# EXPLORE THE MATERIAL:
1: In the patent text on severing packaging material, what is the stretch wrap dispenser 24 used for?
2: Carry on the patent text about severing packaging material, picking up right after its final sentence.

# EXTRACT:
######

BRIEF DESCRIPTION OF THE DRAWINGS
The accompanying drawings which are incorporated in and constitute
a part of the specification, illustrate a presently preferred
embodiment of the invention and, together with the general
description given above and the detailed description of the
preferred embodiments given below, serve to explain the principles
of the invention.
FIG. 1 is a side elevation view of an apparatus for severing
packaging material which incorporates the teachings of the present
invention.
FIG. 1a is a side elevation view of an apparatus for severing
packaging material which incorporates the teachings of the present
invention.
FIG. 2 is an end view of the apparatus shown in FIG. 1.
FIG. 3 is a top view of the apparatus shown in FIG. 1.
FIG. 4 is a partial perspective exploded view of the apparatus
shown in FIG. 1.
FIG. 5 is a side elevation view of the apparatus shown in FIG. 1
with a series of wrapped loads.
FIG. 6 is a partial perspective view of the apparatus shown in FIG.
1.
FIG. 7 is a partial perspective view of a second embodiment of the
apparatus according to the teachings of the present invention.
FIG. 8 is a partial perspective view of a third embodiment of the
apparatus according to the teachings of the present invention.
FIG. 9 is a partial perspective view of a fourth embodiment of the
apparatus according to the teachings of the present invention.
FIG. 10 is a partial side elevation view of a fifth embodiment of
the apparatus according to the teachings of the present
invention.
FIG. 11 is a block diagram of the control system used in the
apparatus according to the teachings of the present invention.
FIG. 12 is a block diagram of the sequencing of the control system
shown in FIG. 11.
DESCRIPTION OF THE PREFERRED EMBODIMENTS
Reference will now be made in detail to the present preferred
embodiments of the invention as illustrated in the accompanying
drawings.
In accordance with the present invention, there is provided an
apparatus for severing packaging material which extends between
successive wrapped loads during a continuing packaging process. As
shown in FIG. 1, the severing apparatus is part of a stretch
wrapping apparatus 22. The stretch wrapping apparatus includes a
stretch wrap dispenser 24 for dispensing a web of stretch wrap
packaging material on a load, and means for providing relative
rotation between the stretch wrap dispenser 24 and a series of
loads to wrap the stretch wrap packaging material around and
between the series of loads.

######

# INFORMATION PROVIDED:
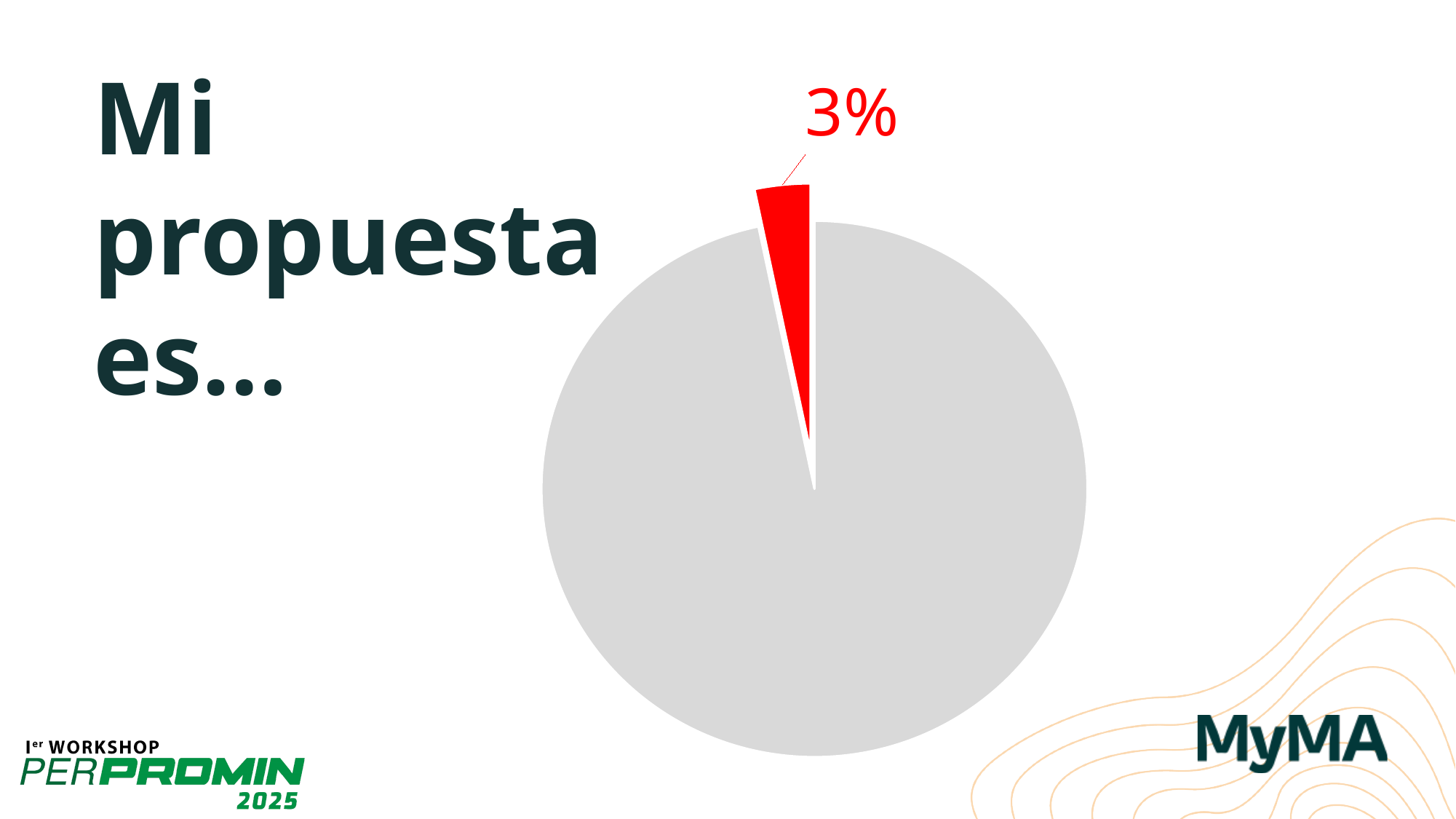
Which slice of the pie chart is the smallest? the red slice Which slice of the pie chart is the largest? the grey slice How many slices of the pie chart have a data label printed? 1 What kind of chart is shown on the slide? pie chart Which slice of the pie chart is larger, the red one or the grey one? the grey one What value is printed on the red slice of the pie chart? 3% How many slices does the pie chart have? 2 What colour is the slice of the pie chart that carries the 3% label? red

######

# REPLIES:
1: It dispenses a web of stretch wrap packaging material on a load.

2:
Stretch wrap dispenser 24 preferably includes a support for a roll
of stretch wrap packaging material, and feed rollers which can be
driven to stretch the web between a slower moving upstream roller
and a faster moving downstream roller in accordance with the
arrangement shown in U.S. Pat. Nos. 4,302,920 or 4,418,510 to
Lancaster et al., assigned to Lantech, Inc. which are incorporated
herein by reference.
The means for providing relative rotation between the stretch wrap
dispenser and the series of loads includes a stationary ring 26, a
rotatable ring 28 connected to stretch wrap dispenser 24 and ring
drive motor 30. Rotatable ring 28 is mounted on stationary ring 26
and driven by ring drive motor 30 to rotate stretch wrap dispenser
24 in a circle around a series of loads which pass through the
center of the ring and are wrapped with stretch wrap packaging
material as they are conveyed with a wrapping conveyor assembly 32
in the manner shown in U.S. Pat. Nos. 4,317,322 and 4,738,079.
Wrapping conveyor assembly 32 includes an endless belt 34 having an
exposed horizontal surface for supporting and conveying a series of
loads in a downstream direction (to the left in FIG. 1). In
addition, conveyor 32 includes a belt 36 which receives and
transports packaging material in a downstream direction during
wrapping.
Although the wrapping station 38 is shown to include one rotating
ring 28, the wrapping station 38 can also include a second rotating
ring which encircles the wrapping conveyor assembly 32 and the
loads. If such a ring is used, it preferably rotates in a direction
opposite the direction of the first rotatable ring 28 to spirally
wrap stretch wrap packaging around the wrapping conveyor assembly
and the loads in the opposite helical direction of the first ring.
An example of such a dual ring system is shown in U.S. Pat. No.
4,953,336 to Lancaster, et al., assigned to Lantech, Inc. which is
incorporated herein by reference.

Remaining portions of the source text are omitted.